(Records from a data collection)
— begin —

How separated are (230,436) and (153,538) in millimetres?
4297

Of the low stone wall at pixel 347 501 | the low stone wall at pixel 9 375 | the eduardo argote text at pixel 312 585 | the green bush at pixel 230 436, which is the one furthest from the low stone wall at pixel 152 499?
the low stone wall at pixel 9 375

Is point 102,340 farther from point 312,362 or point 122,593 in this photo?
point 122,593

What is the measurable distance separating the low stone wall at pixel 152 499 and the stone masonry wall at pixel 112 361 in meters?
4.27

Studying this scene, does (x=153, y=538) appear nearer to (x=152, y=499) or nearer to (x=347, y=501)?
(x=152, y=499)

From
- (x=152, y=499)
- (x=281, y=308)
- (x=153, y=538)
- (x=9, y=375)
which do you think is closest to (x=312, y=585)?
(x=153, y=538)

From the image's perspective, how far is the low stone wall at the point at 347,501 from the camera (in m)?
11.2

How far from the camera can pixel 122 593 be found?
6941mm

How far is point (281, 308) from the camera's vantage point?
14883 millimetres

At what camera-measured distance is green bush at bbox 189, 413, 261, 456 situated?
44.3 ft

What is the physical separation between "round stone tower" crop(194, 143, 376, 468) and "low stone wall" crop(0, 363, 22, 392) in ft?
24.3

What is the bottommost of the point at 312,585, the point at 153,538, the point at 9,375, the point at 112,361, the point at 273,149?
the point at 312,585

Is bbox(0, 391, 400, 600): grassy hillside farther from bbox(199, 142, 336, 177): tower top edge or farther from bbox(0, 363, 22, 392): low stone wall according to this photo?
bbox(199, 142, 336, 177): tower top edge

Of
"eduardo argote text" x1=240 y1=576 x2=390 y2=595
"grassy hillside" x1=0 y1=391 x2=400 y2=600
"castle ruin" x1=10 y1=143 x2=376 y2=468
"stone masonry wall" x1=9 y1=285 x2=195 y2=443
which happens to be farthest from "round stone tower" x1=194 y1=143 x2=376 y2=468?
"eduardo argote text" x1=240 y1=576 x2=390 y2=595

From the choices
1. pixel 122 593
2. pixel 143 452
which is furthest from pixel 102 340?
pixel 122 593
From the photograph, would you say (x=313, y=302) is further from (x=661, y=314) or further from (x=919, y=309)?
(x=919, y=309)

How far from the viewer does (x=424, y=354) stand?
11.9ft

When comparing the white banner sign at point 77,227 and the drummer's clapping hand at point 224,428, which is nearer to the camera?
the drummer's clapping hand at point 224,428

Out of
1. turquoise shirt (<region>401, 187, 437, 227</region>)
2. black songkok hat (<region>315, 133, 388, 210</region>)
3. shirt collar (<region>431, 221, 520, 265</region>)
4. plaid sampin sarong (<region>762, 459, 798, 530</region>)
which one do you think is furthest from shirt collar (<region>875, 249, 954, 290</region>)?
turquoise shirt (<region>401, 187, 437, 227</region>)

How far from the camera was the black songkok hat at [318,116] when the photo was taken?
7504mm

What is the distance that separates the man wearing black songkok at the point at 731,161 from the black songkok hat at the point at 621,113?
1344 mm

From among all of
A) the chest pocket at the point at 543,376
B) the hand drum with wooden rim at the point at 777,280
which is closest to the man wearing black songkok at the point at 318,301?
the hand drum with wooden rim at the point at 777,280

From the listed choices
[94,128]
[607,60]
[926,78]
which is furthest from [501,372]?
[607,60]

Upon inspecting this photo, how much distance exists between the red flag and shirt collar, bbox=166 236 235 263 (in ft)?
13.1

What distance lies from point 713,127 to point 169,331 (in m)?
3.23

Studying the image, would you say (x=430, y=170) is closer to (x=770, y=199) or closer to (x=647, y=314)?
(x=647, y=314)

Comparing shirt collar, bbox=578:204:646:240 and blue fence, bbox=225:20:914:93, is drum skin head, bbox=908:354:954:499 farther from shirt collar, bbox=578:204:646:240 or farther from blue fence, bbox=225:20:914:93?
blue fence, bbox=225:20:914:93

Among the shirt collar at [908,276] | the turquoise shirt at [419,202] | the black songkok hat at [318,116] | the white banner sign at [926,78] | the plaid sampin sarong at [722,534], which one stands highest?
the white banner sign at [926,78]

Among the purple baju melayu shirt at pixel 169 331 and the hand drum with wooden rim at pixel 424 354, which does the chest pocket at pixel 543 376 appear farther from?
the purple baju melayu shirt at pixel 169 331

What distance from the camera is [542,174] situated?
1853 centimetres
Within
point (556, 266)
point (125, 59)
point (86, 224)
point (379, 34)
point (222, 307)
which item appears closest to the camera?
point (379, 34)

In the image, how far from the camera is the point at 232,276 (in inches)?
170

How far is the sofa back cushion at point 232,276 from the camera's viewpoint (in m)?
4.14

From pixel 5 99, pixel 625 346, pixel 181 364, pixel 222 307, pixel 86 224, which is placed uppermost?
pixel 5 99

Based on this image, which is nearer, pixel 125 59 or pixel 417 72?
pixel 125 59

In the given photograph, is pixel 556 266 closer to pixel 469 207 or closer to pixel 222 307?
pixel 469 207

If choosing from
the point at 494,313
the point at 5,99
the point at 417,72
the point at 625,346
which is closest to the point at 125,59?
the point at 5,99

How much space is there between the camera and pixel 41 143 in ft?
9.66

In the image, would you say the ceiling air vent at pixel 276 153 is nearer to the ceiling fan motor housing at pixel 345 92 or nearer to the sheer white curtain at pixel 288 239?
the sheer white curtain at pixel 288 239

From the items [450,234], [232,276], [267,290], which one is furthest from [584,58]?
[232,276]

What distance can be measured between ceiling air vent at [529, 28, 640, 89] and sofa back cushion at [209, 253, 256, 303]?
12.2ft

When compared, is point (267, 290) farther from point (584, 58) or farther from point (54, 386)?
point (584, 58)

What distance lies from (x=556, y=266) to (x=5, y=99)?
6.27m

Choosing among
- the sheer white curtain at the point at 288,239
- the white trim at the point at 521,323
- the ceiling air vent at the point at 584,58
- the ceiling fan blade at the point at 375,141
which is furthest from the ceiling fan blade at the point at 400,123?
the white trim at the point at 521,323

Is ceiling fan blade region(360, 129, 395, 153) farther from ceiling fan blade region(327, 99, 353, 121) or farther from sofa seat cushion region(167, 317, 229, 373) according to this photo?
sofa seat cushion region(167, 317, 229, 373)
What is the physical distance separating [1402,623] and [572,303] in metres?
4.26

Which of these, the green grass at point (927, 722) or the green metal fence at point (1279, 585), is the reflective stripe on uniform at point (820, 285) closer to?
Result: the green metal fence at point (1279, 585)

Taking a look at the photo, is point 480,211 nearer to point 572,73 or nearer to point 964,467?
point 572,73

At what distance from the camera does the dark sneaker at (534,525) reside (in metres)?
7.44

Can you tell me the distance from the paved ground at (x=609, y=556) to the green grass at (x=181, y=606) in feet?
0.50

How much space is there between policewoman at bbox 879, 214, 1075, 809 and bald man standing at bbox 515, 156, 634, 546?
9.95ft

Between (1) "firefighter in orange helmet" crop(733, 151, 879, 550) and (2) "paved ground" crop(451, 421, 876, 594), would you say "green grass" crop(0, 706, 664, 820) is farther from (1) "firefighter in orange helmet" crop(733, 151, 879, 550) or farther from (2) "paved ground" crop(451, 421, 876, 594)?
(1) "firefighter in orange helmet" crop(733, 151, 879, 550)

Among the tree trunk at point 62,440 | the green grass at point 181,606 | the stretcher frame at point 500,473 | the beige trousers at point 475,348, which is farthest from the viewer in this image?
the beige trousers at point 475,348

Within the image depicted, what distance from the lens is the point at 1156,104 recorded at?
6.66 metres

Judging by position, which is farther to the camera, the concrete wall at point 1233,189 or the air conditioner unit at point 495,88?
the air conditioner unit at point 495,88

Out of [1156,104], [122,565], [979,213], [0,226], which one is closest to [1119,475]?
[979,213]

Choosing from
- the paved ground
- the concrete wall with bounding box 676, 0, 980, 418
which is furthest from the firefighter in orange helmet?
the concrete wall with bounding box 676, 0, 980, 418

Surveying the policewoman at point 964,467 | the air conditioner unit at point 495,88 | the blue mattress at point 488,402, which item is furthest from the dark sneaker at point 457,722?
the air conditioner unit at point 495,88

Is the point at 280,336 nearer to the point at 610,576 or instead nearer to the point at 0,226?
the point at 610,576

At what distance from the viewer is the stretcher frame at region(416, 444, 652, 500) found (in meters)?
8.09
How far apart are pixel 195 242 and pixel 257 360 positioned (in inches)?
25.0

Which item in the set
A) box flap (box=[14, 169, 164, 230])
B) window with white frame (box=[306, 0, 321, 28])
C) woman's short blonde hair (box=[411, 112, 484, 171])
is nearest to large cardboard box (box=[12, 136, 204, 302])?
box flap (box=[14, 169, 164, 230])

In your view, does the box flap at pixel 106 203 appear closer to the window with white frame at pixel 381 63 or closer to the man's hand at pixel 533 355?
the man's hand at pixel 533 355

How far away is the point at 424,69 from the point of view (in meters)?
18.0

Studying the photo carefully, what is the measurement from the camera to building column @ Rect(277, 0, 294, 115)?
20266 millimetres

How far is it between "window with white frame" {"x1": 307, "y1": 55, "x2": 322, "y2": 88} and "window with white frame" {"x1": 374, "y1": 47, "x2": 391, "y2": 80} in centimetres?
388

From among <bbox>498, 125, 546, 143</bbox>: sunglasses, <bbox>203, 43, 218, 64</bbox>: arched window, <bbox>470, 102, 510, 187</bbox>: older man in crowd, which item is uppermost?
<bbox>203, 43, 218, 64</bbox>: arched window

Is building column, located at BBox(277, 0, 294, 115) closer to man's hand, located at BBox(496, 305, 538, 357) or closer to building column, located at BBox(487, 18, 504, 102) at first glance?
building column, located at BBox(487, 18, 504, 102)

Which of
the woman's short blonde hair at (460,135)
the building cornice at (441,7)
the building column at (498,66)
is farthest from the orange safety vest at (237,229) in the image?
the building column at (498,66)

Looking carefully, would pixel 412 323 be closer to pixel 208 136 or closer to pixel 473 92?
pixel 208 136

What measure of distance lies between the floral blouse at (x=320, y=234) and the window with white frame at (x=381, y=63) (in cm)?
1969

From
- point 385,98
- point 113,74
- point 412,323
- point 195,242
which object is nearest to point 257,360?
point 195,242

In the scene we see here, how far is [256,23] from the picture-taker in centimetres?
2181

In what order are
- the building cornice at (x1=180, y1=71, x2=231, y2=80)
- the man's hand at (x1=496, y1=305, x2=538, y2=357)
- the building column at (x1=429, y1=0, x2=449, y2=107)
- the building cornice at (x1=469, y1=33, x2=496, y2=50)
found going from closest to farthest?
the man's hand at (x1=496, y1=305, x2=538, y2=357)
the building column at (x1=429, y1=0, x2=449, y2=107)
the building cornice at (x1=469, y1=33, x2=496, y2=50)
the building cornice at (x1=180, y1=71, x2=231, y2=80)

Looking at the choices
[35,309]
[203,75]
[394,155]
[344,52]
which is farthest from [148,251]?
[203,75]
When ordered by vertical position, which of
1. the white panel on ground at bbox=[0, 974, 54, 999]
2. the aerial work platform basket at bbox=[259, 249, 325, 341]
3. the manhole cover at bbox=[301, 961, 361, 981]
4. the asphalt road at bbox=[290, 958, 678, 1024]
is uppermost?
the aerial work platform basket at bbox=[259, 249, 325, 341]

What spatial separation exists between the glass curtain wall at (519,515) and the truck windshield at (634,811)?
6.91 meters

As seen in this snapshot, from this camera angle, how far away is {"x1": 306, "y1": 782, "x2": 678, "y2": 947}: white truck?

— end —

## What to produce
The lines to quote run from the one containing "Looking at the choices" through the final line of the material above; please give them exactly, both ends included, and nothing else.

## Full solution
Looking at the choices
[35,309]
[203,75]
[394,155]
[344,52]
which is farthest from [148,251]?
[203,75]
When ordered by vertical position, which of
1. the white panel on ground at bbox=[0, 974, 54, 999]
2. the aerial work platform basket at bbox=[259, 249, 325, 341]
3. the manhole cover at bbox=[301, 961, 361, 981]
4. the asphalt road at bbox=[290, 958, 678, 1024]
is uppermost?
the aerial work platform basket at bbox=[259, 249, 325, 341]

What spatial separation exists between the glass curtain wall at (519,515) and the truck windshield at (634,811)?
6.91 meters

As seen in this snapshot, from this camera angle, how far away is {"x1": 306, "y1": 782, "x2": 678, "y2": 947}: white truck?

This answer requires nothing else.